How We Built a Scalable, High‑Availability Monitoring Platform with Service Trees

1. Problems with Traditional Monitoring Systems

Common tools like Zabbix, Nagios, Open‑Falcon, and Prometheus were initially adopted, but as server count grew to around 3000, we faced storage and query bottlenecks, lack of convenient reporting APIs/SDKs, flat group structures, and difficulty meeting custom monitoring needs such as cluster monitoring.

Splitting Zabbix instances only mitigated load without solving the fundamental query latency, and further development was hindered by Zabbix’s C‑based backend.

2. Requirements for a Self‑Built Monitoring System

2.1 Service Tree

Service Tree: A hierarchical structure that organizes services as nodes, enabling cluster‑level governance rather than per‑machine management. Open‑Falcon: An open‑source distributed monitoring system that supports service‑tree management.

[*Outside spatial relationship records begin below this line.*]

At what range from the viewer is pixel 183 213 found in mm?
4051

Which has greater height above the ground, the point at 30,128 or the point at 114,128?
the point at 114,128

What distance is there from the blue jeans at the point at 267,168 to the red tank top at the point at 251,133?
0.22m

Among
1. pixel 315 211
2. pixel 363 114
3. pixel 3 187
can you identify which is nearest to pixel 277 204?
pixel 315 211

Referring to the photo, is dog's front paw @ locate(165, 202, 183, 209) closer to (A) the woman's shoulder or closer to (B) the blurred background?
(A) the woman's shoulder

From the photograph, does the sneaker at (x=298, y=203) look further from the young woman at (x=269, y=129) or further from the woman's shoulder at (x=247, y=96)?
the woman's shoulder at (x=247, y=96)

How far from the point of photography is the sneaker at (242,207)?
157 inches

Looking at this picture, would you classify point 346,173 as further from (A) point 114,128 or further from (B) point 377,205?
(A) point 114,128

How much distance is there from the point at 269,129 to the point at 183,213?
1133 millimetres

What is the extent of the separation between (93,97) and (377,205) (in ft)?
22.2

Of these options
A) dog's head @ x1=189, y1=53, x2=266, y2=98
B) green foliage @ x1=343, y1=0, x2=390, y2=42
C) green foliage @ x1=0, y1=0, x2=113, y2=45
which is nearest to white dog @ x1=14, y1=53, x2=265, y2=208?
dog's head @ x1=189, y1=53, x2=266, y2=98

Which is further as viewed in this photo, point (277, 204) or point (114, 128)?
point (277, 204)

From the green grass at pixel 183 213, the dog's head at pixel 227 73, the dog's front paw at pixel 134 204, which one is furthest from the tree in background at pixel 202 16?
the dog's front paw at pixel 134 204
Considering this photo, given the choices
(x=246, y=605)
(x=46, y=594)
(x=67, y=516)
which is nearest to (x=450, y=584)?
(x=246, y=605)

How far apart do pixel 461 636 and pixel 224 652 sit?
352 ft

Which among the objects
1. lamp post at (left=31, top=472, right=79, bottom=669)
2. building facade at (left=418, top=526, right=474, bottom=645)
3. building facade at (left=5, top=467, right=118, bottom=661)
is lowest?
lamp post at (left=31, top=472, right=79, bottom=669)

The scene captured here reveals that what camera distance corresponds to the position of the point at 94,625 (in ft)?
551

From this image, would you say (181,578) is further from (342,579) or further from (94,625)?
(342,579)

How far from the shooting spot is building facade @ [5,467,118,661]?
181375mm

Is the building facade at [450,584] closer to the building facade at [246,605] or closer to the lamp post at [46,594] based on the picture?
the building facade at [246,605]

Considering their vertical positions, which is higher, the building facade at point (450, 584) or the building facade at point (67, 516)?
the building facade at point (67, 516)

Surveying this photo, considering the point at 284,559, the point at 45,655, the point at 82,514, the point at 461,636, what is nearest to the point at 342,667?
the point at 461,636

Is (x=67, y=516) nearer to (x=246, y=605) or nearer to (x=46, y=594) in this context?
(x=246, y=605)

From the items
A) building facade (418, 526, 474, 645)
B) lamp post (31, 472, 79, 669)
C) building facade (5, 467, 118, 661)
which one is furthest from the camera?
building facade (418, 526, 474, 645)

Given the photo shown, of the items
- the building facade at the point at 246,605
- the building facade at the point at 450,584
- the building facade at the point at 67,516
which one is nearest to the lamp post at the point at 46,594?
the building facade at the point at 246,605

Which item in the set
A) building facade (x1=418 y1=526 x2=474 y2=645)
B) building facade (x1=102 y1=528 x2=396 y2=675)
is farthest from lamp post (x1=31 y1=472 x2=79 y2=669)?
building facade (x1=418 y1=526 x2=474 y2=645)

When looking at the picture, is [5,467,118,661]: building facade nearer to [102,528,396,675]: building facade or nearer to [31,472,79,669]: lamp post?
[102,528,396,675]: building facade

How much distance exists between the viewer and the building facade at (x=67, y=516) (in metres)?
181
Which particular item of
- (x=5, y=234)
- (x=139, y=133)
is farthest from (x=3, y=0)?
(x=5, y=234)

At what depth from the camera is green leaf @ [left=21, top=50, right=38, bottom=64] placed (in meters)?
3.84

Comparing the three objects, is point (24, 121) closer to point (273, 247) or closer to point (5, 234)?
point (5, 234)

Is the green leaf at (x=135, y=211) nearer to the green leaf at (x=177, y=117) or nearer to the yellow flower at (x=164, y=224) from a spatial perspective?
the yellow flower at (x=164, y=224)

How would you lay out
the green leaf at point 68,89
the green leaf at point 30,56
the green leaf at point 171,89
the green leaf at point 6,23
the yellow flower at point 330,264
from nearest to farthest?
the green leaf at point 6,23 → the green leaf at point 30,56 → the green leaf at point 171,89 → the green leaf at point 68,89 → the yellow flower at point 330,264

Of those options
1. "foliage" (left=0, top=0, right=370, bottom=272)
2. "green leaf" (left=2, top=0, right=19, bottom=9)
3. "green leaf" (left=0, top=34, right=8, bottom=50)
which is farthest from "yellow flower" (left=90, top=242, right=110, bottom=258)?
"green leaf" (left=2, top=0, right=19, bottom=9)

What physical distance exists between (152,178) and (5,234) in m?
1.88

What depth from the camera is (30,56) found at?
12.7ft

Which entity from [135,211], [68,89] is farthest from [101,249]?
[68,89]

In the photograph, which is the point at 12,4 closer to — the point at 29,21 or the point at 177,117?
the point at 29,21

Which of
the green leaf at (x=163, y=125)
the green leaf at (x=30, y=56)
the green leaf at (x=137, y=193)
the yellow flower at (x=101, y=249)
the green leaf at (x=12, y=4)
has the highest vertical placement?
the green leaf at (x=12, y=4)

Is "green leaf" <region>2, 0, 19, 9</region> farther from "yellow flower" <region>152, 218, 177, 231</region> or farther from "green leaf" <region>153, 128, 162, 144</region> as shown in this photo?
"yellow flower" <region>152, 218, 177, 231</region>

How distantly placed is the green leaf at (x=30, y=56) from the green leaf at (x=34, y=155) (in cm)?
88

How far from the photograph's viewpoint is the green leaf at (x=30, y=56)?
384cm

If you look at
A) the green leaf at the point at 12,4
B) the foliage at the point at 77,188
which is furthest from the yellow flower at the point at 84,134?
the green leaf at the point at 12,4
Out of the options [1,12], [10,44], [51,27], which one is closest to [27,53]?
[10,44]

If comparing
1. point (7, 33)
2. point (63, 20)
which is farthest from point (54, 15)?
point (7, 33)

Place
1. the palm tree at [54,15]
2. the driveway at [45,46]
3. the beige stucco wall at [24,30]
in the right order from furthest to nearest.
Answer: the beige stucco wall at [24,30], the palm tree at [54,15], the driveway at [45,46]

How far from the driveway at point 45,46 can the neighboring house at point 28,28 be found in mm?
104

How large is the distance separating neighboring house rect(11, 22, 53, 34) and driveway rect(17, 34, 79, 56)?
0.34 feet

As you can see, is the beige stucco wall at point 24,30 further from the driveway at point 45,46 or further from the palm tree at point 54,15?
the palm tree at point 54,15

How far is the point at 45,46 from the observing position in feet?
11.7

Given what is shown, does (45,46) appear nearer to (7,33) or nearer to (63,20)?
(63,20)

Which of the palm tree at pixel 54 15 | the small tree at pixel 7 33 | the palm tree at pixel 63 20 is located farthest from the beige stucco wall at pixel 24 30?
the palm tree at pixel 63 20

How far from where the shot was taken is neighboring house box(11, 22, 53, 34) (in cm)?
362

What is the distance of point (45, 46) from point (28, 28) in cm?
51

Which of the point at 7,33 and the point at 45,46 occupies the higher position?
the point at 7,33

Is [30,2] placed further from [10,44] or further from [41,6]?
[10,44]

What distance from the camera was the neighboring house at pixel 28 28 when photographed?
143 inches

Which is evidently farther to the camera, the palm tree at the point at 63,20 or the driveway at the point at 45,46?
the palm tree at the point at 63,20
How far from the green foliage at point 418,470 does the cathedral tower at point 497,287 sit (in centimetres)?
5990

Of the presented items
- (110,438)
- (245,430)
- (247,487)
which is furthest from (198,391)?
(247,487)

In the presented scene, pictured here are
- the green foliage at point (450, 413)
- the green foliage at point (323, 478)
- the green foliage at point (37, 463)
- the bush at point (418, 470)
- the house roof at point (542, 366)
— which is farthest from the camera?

We needed a custom service tree because Open‑Falcon did not expose a service‑tree API at the time.

The service tree, implemented in Go for performance and ease of use, serves as the foundation for both monitoring and deployment systems.

2.2 High Availability

The service‑registry component is critical, so we use Raft for consensus and BoltDB for persistent storage. A LRU cache layer improves read performance.

<code>type Cache struct {
    mu        sync.RWMutex
    count     int
    evictList *list.List
    items     map[string]map[string]*list.Element
    size      uint64
    maxSize   uint64
    enable    bool
    logger    *log.Logger
}
</code>

Memory usage can be configured; we run the service tree with a 50 MB cache.

2.3 Extensibility

With three Raft instances (one leader, two followers), write operations are automatically forwarded to the leader, abstracting leader selection from users. TCP ports for cluster communication are multiplexed with Raft sync ports, simplifying configuration.

Resources such as machines, alerts, and permissions are treated uniformly, making future extensions straightforward.

2.4 Performance

Traditional Zabbix stores time‑series data in a relational database, causing inefficiencies. We separate configuration data (small, frequent reads) from monitoring data (large, hot‑cold reads) and store the latter in a time‑series database like OpenTSDB, InfluxDB, or Prometheus.

2.5 Business Data Reporting

Agents expose an interface for business‑level metrics, allowing them to be ingested as regular data points, reducing maintenance overhead. Standard service metrics are collected via plugins, similar to Zabbix templates.

3. Building the Monitoring System

Overall architecture:

3.1 Data Flow

Servers pull collection strategies from the service tree, agents gather metrics, and a message queue buffers data per IDC before a router writes it to InfluxDB. The router also shards writes for high availability and uses multiple InfluxDB instances to avoid single points of failure.

Alerts are handled by Kapacitor, with custom enhancements for value‑less monitoring.

3.2 Module Functions

Agent: Collects resource metrics.

Registry: Manages service‑tree, collection, and alert policies.

MQ: Buffers data and provides fault tolerance.

Router: Entry point for backend reads/writes, handling sharding and multi‑write.

InfluxDB: Time‑series storage.

Alarm: Dispatches alerts, supports silencing and convergence.

3.3 Why InfluxDB

InfluxDB’s TSM engine offers excellent write performance and compression. For ~2000 servers over 100 days, storage is ~400 GB, handling 10‑second scrape intervals with 5 × 10⁴ writes per second and ~10⁹ points per day.

Example: 2000 servers, 100 days → 400 GB; 10‑second reporting is well within limits.

4. Highlights

Native Windows Agent: Added extensive support for Windows services such as Exchange.

Third‑Party Metric Reporting: Simplifies integration for developers.

Rich Plugin Library: Leverages community contributions for extensive monitoring capabilities.

Optimized Visualization: Fast long‑range queries, native Grafana support.

Automatic Registration: Hosts auto‑register to appropriate service‑tree nodes.

Lightweight Agent: Memory <30 MB, CPU <1 %.

Hierarchical Alerts: Shows duration, status, and escalation paths.

Flexible Machine Management: View online status, set maintenance mode, and silence alerts per machine.

5. Outlook

By leveraging open‑source time‑series databases, we have resolved most write/read bottlenecks. The service tree simplifies cluster management, and the agent’s Unix domain socket enables non‑blocking business metric reporting, turning the monitoring platform into an open message bus.

Future monitoring will become more intelligent, integrating AIOps concepts: analyzing raw monitoring data with machine learning to automatically detect anomalies, reducing reliance on manually configured alert rules.

Machine learning and AI will drive the next wave of operational transformation, a direction we are actively pursuing.